Thursday, September 19, 2024

Thermo and SpectroNaut are friends again!

 


So....I think there were some ...concerns... in some corners about how one very popular and polished commercial software package was getting with one company. 

Boom! At least 3 vendors seem to be fully partnered up with one of my personal favorite tools! You can read this new announcement here

Wednesday, September 18, 2024

Analyzing the complexosome(?!) of malaria infected red blood cells!

 


Okay - so - y'all ready for a cool sideways approach to find protein protein interacting pairs? 

Is your first thought? 

Ummm....don't we have 1 million of those? Like immunoprecipitation and affinity enrichments? 

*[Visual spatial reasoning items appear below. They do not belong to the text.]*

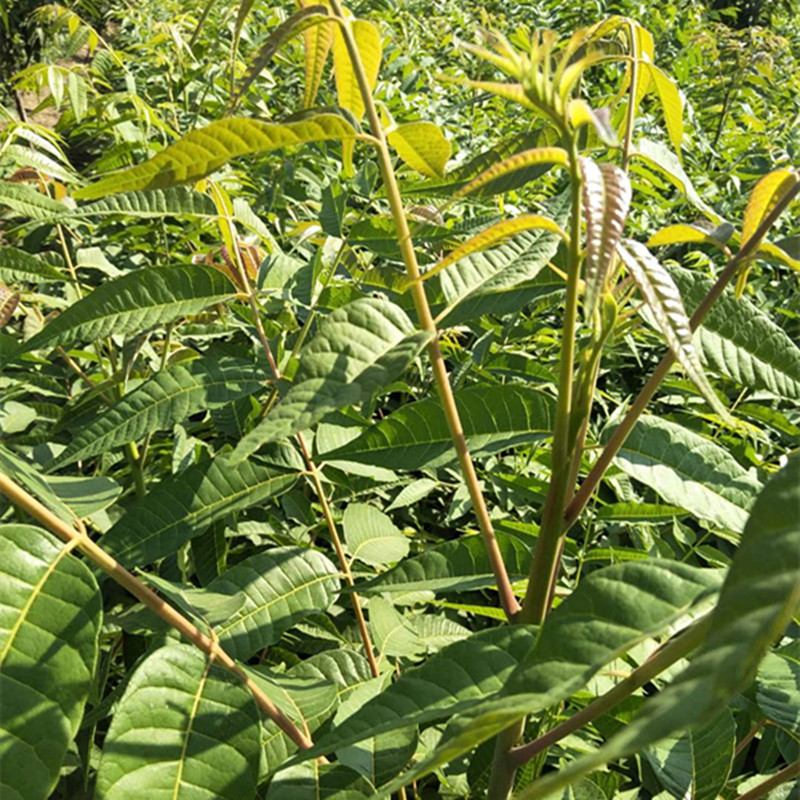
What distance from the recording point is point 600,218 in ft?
1.57

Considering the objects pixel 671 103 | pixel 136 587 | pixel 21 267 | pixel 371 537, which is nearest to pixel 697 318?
pixel 671 103

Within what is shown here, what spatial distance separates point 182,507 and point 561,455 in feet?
1.42

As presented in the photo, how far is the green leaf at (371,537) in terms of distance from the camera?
100 centimetres

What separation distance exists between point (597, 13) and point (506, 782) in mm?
5702

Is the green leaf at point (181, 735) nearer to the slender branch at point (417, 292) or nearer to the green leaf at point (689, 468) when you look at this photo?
the slender branch at point (417, 292)

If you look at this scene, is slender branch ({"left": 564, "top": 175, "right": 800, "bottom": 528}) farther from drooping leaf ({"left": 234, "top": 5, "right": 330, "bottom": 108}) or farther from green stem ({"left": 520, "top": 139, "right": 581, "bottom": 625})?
drooping leaf ({"left": 234, "top": 5, "right": 330, "bottom": 108})

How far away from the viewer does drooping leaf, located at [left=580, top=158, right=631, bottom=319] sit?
0.45 metres

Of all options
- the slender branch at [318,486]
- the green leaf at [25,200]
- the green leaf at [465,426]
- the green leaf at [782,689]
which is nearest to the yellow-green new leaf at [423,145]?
the green leaf at [465,426]

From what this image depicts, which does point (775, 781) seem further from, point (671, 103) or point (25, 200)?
point (25, 200)

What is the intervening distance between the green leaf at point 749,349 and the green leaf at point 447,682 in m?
0.33

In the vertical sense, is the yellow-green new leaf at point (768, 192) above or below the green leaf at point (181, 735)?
above

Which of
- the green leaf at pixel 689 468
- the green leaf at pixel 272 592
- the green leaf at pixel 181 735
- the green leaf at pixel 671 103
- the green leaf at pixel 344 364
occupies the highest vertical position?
A: the green leaf at pixel 671 103

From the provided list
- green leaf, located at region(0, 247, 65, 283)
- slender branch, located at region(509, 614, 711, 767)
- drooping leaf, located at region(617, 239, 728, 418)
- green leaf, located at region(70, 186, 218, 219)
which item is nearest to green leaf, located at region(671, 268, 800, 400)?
drooping leaf, located at region(617, 239, 728, 418)

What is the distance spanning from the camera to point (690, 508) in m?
0.72
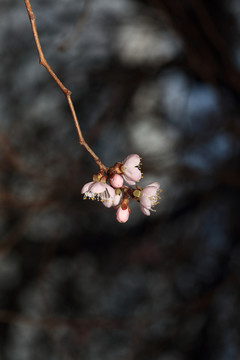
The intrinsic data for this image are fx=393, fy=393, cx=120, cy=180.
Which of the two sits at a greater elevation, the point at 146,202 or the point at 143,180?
the point at 143,180

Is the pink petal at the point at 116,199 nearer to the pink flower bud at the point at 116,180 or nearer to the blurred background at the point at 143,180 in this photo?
the pink flower bud at the point at 116,180

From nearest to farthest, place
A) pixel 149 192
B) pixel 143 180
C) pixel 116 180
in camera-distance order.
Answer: pixel 116 180 < pixel 149 192 < pixel 143 180

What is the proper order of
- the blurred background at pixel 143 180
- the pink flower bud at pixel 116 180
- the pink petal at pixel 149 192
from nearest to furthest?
the pink flower bud at pixel 116 180
the pink petal at pixel 149 192
the blurred background at pixel 143 180

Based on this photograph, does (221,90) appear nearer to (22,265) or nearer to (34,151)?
(34,151)

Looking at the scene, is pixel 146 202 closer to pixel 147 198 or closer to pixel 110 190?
pixel 147 198

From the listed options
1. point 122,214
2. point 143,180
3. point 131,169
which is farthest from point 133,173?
point 143,180

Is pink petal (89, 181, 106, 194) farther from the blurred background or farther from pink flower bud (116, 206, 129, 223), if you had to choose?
the blurred background

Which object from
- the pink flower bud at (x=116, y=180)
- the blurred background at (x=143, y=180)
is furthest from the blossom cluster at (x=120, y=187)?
the blurred background at (x=143, y=180)
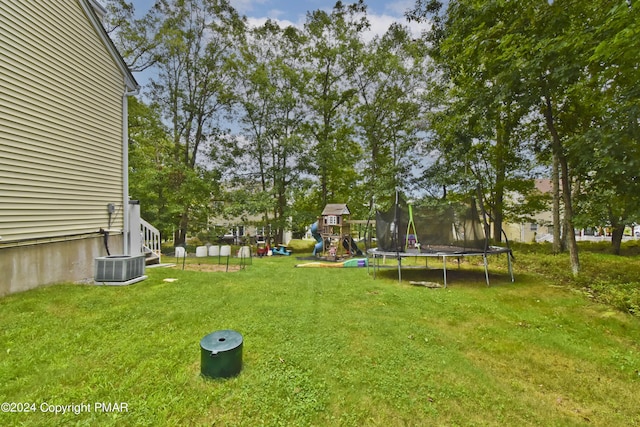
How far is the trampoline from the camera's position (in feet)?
23.4

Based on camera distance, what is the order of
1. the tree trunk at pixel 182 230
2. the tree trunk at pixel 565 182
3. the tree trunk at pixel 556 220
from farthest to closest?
the tree trunk at pixel 182 230 → the tree trunk at pixel 556 220 → the tree trunk at pixel 565 182

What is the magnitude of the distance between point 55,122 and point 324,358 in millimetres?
6807

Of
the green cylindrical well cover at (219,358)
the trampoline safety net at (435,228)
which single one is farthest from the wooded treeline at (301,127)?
the green cylindrical well cover at (219,358)

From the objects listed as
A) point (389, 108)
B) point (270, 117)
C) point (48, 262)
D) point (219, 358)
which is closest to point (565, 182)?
point (219, 358)

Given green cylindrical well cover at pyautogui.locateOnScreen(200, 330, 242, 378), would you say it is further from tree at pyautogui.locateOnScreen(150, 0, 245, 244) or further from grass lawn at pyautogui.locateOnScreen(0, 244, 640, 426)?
tree at pyautogui.locateOnScreen(150, 0, 245, 244)

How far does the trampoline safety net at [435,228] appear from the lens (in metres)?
7.25

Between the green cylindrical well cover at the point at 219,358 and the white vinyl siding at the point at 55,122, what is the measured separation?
446 cm

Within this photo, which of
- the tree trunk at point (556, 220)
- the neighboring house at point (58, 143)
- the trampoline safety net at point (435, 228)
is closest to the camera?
the neighboring house at point (58, 143)

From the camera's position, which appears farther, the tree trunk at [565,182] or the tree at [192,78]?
the tree at [192,78]

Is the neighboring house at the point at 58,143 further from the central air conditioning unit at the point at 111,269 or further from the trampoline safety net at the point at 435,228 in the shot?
the trampoline safety net at the point at 435,228

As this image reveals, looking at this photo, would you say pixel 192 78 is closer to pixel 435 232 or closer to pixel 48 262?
pixel 48 262

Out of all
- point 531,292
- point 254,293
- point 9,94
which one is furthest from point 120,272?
point 531,292

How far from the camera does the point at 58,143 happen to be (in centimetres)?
579

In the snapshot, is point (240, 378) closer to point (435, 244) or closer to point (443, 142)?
point (435, 244)
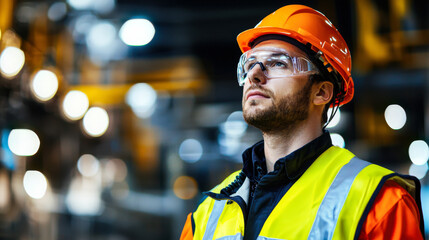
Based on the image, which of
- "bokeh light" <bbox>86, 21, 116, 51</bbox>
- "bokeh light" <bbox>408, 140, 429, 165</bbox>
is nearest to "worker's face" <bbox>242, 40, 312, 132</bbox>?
"bokeh light" <bbox>86, 21, 116, 51</bbox>

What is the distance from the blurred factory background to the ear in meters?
4.96

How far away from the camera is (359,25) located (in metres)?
6.88

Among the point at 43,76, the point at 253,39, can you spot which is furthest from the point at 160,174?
the point at 253,39

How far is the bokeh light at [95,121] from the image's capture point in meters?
9.74

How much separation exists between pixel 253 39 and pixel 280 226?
1.01 meters

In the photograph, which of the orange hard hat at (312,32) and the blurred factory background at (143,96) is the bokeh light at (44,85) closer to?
the blurred factory background at (143,96)

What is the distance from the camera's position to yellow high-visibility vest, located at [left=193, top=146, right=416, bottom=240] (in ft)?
5.06

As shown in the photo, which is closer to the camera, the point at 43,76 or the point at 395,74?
the point at 43,76

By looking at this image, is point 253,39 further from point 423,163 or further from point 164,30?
point 423,163

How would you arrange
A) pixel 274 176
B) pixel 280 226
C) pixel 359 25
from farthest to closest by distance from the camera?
1. pixel 359 25
2. pixel 274 176
3. pixel 280 226

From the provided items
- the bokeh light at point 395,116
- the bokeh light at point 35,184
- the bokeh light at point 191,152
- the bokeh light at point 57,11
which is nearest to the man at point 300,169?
the bokeh light at point 57,11

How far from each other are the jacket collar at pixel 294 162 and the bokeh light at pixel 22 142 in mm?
8788

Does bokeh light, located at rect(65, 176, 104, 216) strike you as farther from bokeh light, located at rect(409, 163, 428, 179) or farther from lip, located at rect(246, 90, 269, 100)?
lip, located at rect(246, 90, 269, 100)

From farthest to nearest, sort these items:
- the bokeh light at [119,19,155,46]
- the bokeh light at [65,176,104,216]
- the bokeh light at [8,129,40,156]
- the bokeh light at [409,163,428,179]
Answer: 1. the bokeh light at [409,163,428,179]
2. the bokeh light at [65,176,104,216]
3. the bokeh light at [8,129,40,156]
4. the bokeh light at [119,19,155,46]
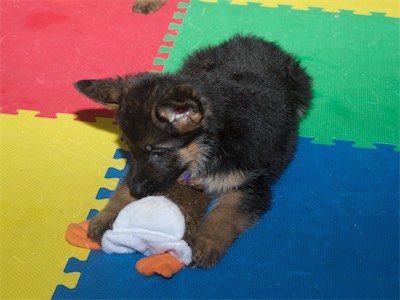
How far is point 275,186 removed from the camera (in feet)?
14.5

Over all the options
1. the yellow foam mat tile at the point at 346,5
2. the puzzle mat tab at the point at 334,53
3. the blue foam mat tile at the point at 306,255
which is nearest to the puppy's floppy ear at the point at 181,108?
the blue foam mat tile at the point at 306,255

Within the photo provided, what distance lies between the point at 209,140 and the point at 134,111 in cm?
54

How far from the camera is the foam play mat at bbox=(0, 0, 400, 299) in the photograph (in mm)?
3668

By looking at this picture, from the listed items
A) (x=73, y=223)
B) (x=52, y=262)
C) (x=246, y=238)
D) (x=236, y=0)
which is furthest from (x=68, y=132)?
(x=236, y=0)

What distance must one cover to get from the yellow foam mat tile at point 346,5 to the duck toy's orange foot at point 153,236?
3896 mm

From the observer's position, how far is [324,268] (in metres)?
3.76

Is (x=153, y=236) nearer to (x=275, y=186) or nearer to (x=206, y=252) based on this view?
(x=206, y=252)

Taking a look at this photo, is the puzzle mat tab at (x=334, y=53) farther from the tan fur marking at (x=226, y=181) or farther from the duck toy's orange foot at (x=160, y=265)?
the duck toy's orange foot at (x=160, y=265)

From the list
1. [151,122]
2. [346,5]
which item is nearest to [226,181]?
[151,122]

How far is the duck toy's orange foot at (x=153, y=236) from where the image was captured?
3.60m

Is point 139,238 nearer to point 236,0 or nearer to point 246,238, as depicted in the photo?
point 246,238

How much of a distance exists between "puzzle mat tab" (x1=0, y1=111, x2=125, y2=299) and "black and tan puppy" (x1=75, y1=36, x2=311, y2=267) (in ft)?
1.07

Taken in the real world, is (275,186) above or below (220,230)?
below

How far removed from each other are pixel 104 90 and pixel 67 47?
239 cm
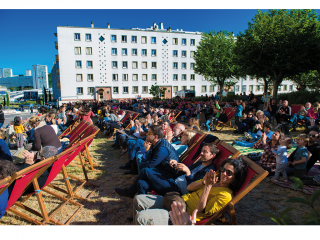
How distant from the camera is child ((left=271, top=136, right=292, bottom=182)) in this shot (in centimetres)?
388

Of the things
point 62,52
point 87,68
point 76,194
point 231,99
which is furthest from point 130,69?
point 76,194

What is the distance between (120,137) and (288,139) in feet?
14.3

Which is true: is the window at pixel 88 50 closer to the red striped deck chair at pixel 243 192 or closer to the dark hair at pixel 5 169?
the dark hair at pixel 5 169

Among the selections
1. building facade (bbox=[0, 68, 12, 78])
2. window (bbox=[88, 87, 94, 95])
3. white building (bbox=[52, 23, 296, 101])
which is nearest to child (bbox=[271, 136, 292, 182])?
white building (bbox=[52, 23, 296, 101])

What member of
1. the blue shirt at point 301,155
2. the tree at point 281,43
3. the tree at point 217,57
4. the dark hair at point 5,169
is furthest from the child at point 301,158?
the tree at point 217,57

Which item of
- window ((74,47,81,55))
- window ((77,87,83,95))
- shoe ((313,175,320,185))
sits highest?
window ((74,47,81,55))

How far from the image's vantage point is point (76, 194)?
3.59 m

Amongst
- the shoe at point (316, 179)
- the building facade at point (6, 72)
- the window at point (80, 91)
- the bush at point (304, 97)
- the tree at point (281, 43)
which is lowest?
the shoe at point (316, 179)

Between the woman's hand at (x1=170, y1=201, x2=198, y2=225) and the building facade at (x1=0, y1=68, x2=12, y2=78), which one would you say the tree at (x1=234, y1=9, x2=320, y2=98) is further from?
the building facade at (x1=0, y1=68, x2=12, y2=78)

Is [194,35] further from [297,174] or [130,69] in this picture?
[297,174]

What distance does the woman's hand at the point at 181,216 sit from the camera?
74.9 inches

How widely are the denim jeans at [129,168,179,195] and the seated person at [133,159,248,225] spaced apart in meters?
0.22

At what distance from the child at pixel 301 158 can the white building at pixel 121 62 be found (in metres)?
38.2

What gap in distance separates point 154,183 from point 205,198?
83cm
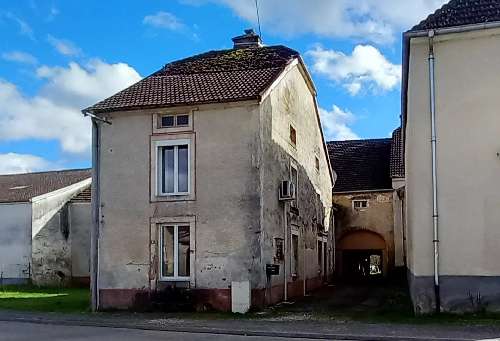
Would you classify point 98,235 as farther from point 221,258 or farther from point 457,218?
point 457,218

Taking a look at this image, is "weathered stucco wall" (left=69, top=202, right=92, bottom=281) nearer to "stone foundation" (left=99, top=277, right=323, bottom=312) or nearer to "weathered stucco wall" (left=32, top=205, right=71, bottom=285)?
"weathered stucco wall" (left=32, top=205, right=71, bottom=285)

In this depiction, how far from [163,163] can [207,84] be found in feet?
10.0

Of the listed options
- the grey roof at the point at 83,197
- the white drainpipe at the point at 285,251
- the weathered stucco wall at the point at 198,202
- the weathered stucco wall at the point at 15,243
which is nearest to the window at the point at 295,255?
the white drainpipe at the point at 285,251

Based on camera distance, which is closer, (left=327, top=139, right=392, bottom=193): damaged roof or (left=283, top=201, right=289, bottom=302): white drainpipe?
(left=283, top=201, right=289, bottom=302): white drainpipe

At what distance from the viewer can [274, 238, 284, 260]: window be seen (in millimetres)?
20188

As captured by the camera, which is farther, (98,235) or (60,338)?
(98,235)

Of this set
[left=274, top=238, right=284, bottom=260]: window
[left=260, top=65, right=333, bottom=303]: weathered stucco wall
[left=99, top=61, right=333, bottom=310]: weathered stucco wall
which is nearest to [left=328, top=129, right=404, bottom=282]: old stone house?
[left=260, top=65, right=333, bottom=303]: weathered stucco wall

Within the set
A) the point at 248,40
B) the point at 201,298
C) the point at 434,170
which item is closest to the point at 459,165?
the point at 434,170

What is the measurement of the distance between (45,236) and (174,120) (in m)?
16.6

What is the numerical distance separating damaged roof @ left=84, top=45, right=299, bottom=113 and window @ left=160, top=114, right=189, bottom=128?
53cm

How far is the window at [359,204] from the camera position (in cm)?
3841

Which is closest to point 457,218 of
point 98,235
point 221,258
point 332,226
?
point 221,258

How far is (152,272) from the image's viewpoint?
62.2 ft

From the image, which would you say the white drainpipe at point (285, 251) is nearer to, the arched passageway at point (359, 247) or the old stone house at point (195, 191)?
the old stone house at point (195, 191)
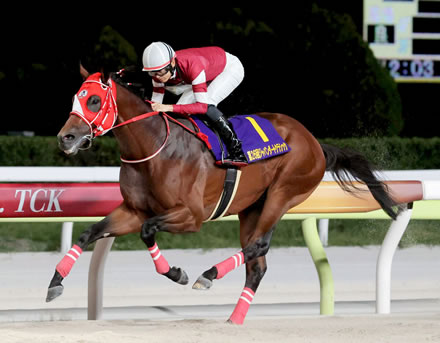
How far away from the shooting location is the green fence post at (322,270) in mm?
5801

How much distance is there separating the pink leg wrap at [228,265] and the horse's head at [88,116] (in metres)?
0.86

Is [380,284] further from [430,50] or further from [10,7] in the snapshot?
[10,7]

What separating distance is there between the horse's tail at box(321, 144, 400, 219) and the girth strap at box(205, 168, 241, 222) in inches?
34.4

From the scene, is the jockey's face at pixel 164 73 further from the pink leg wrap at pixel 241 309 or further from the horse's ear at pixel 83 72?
the pink leg wrap at pixel 241 309

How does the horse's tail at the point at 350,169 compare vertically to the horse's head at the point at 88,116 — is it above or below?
below

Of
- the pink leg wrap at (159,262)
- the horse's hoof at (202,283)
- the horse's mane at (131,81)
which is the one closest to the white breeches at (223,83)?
the horse's mane at (131,81)

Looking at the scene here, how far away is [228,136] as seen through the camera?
210 inches

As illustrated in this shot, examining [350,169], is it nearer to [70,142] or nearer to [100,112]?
[100,112]

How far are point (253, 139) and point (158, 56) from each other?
75 centimetres

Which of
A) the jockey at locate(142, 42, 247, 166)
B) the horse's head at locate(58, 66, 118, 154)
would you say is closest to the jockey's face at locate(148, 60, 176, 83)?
the jockey at locate(142, 42, 247, 166)

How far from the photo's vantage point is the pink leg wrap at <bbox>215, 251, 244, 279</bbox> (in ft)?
17.0

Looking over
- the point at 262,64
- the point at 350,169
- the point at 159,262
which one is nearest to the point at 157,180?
the point at 159,262

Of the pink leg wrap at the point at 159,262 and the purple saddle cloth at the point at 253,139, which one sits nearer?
the pink leg wrap at the point at 159,262

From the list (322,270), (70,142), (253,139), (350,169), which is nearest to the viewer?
(70,142)
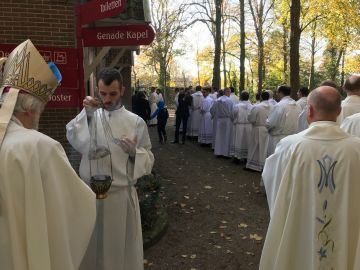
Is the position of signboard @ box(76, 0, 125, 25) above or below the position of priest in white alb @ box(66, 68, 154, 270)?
above

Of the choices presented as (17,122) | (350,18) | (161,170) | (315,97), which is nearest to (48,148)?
(17,122)

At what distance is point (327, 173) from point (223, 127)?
1058 cm

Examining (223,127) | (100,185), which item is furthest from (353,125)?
(223,127)

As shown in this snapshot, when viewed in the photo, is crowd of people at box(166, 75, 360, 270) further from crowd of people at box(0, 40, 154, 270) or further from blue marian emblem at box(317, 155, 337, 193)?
crowd of people at box(0, 40, 154, 270)

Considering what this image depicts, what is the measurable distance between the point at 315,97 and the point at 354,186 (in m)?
0.77

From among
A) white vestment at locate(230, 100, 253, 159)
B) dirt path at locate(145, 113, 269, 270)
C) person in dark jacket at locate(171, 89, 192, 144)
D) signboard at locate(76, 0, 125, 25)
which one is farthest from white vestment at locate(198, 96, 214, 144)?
signboard at locate(76, 0, 125, 25)

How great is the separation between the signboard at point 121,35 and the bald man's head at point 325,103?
2762 mm

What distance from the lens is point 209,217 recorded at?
763 centimetres

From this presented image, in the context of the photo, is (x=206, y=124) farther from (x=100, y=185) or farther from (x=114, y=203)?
(x=100, y=185)

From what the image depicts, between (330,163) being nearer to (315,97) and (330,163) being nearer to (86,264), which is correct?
(315,97)

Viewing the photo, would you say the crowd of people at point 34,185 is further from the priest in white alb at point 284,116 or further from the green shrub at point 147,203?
the priest in white alb at point 284,116

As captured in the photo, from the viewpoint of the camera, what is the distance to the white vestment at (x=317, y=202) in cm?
348

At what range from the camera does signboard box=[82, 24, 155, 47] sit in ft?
18.7

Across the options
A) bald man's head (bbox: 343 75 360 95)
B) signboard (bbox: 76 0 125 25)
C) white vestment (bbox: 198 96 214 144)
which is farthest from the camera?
white vestment (bbox: 198 96 214 144)
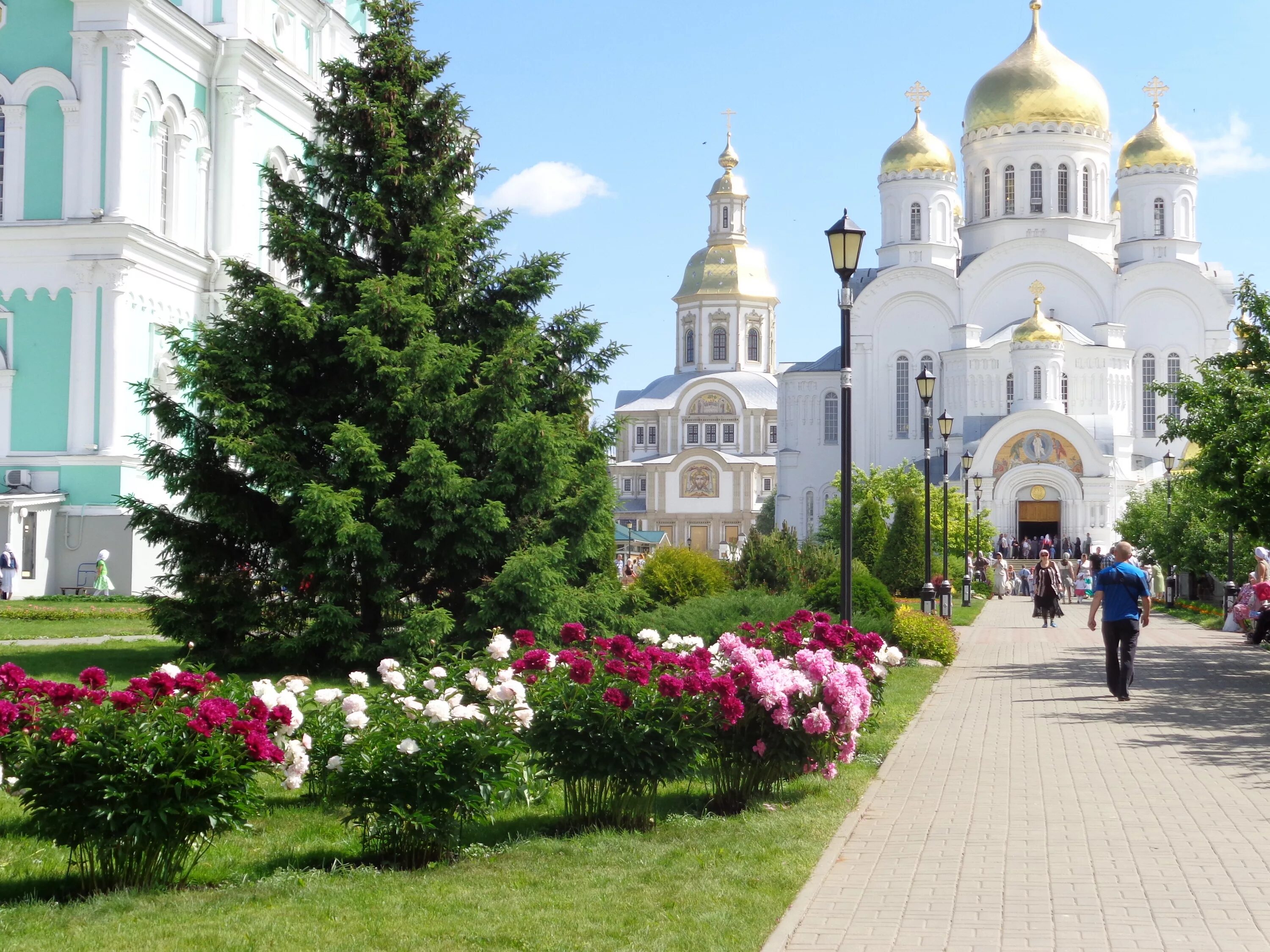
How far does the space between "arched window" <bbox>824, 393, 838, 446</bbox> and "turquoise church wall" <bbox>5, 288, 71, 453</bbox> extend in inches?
1649

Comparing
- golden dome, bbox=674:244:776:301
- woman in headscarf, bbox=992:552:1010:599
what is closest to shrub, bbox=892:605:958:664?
woman in headscarf, bbox=992:552:1010:599

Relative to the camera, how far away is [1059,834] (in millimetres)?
7414

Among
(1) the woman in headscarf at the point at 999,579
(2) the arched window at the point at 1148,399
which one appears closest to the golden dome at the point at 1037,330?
(2) the arched window at the point at 1148,399

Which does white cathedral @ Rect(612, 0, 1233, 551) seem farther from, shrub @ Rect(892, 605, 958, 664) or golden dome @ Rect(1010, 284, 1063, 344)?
shrub @ Rect(892, 605, 958, 664)

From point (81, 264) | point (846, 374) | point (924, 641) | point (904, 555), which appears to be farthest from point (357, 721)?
point (904, 555)

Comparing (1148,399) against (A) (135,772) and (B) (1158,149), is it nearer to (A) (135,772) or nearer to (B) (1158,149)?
(B) (1158,149)

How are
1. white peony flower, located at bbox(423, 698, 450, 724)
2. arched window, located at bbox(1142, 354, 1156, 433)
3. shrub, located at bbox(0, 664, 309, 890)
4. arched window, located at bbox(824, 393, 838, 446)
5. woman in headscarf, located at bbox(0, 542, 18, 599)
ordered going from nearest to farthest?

Sure - if you have an antibody to every protein in your organism. Do you have an antibody to every protein from a malaria parasite? We don't even have a good FASTA database for it. 

Ummm...okay well we've totally got APEX and BioID! 

Sure - you just need to convince someone to fund the development of hundreds of mutant strains of a parasite that pretty much only kills very very poor people. Again, we don't even have a very good FASTA database for this organism. 

What about native CE complexosomics with a gaussian interaction profiler? WTF is that? It's a technique that can fill in the blanks I mentioned above! 


Now - it doesn't look like a ton of fun - the other things are easier -but you basically lyse your cells under friendly enough conditions that you don't bust up the protein complexes and interactors. Then you take fractions by (in this case capillary electrophoresis) then you just digest everything in those fractions, analyze it like regular old shotgun proteomics. You need to use the Gaussian thing to backtrack your way to the interactors. It appears to be, in this case, totally compatible with MaxQuant label free output. 

This is where I probably sorta get what is happening - but I think this is a lot like when we try to hunt down a natural product with an enzymatic reaction. If I have 30 fractions of all the small molecules that a weird mushroom/algae/or bacteria I've never heard of and fraction 6 has a little activity, 7 has a little more 8 has a ton, and 9 has an almost detectable amount - we start eliminating molecules by those that do/do not follow those trends. Ideally the one molecule with activity will perfectly track to that, right? As a disclaimer I send every request for natural product discovery to ANYONE else and if they strike out there then I'll do it. Has worked twice - in 2 decades. 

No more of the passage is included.